- **To be done**
Retype all the entries word for word, but omit the pictures.

- **Entries**

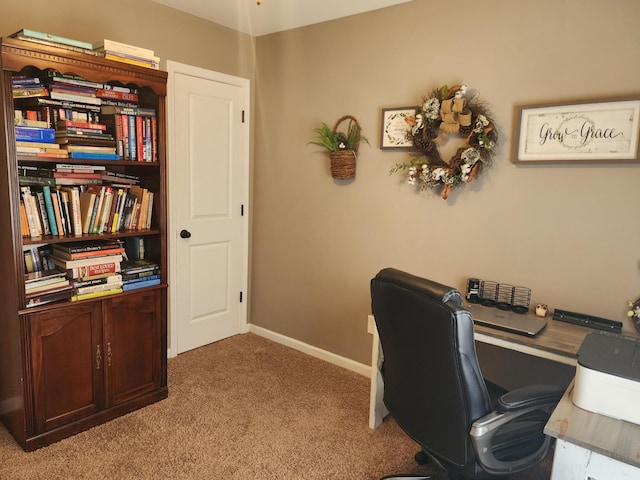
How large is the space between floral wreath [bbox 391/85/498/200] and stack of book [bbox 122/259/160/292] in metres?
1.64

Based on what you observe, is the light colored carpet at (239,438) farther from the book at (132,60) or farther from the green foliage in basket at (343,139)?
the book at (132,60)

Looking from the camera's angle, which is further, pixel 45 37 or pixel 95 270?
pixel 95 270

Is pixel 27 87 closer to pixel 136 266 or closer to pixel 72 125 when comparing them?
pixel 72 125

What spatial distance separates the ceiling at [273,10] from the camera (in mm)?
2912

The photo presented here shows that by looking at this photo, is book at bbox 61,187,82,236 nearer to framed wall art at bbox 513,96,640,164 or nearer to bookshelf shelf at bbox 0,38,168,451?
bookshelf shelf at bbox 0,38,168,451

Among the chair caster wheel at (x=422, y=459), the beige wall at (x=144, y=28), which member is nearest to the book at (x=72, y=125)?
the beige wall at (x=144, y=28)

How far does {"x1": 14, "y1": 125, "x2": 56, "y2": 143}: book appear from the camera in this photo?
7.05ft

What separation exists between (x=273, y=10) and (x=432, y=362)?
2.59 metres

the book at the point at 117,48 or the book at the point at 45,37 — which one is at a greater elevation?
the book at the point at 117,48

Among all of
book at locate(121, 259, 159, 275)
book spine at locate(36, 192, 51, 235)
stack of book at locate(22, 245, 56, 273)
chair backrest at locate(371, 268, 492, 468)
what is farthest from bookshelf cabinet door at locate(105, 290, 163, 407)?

- **Worked solution**
How large is the space between floral wreath [bbox 391/85/498/200] and stack of book [bbox 122/259/160/292] in metres?
1.64

Based on what you observe, is the light colored carpet at (239,438) farther from the book at (132,60) or farther from the green foliage in basket at (343,139)?
the book at (132,60)

Looking from the camera's angle, which is further, pixel 45 37 or pixel 95 270?
pixel 95 270

Is pixel 27 87 closer to pixel 136 266 or closer to pixel 72 125 when comparing them?
pixel 72 125

What spatial distance separates the ceiling at [273,10] from the camera (in mm)?
2912

The photo presented here shows that by looking at this photo, is book at bbox 61,187,82,236 nearer to framed wall art at bbox 513,96,640,164 or nearer to bookshelf shelf at bbox 0,38,168,451?
bookshelf shelf at bbox 0,38,168,451

Among the chair caster wheel at (x=422, y=459), the beige wall at (x=144, y=28), which member is nearest to the book at (x=72, y=125)?
the beige wall at (x=144, y=28)

How far does {"x1": 14, "y1": 125, "x2": 56, "y2": 143}: book appear from the camera in this photo?
7.05ft

What separation exists between (x=273, y=10) and (x=432, y=362)?
2.59 metres

the book at the point at 117,48 or the book at the point at 45,37 — which one is at a greater elevation?
the book at the point at 117,48

Among all of
book at locate(121, 259, 159, 275)
book spine at locate(36, 192, 51, 235)
stack of book at locate(22, 245, 56, 273)
chair backrest at locate(371, 268, 492, 468)
what is farthest from bookshelf cabinet door at locate(105, 290, 163, 407)?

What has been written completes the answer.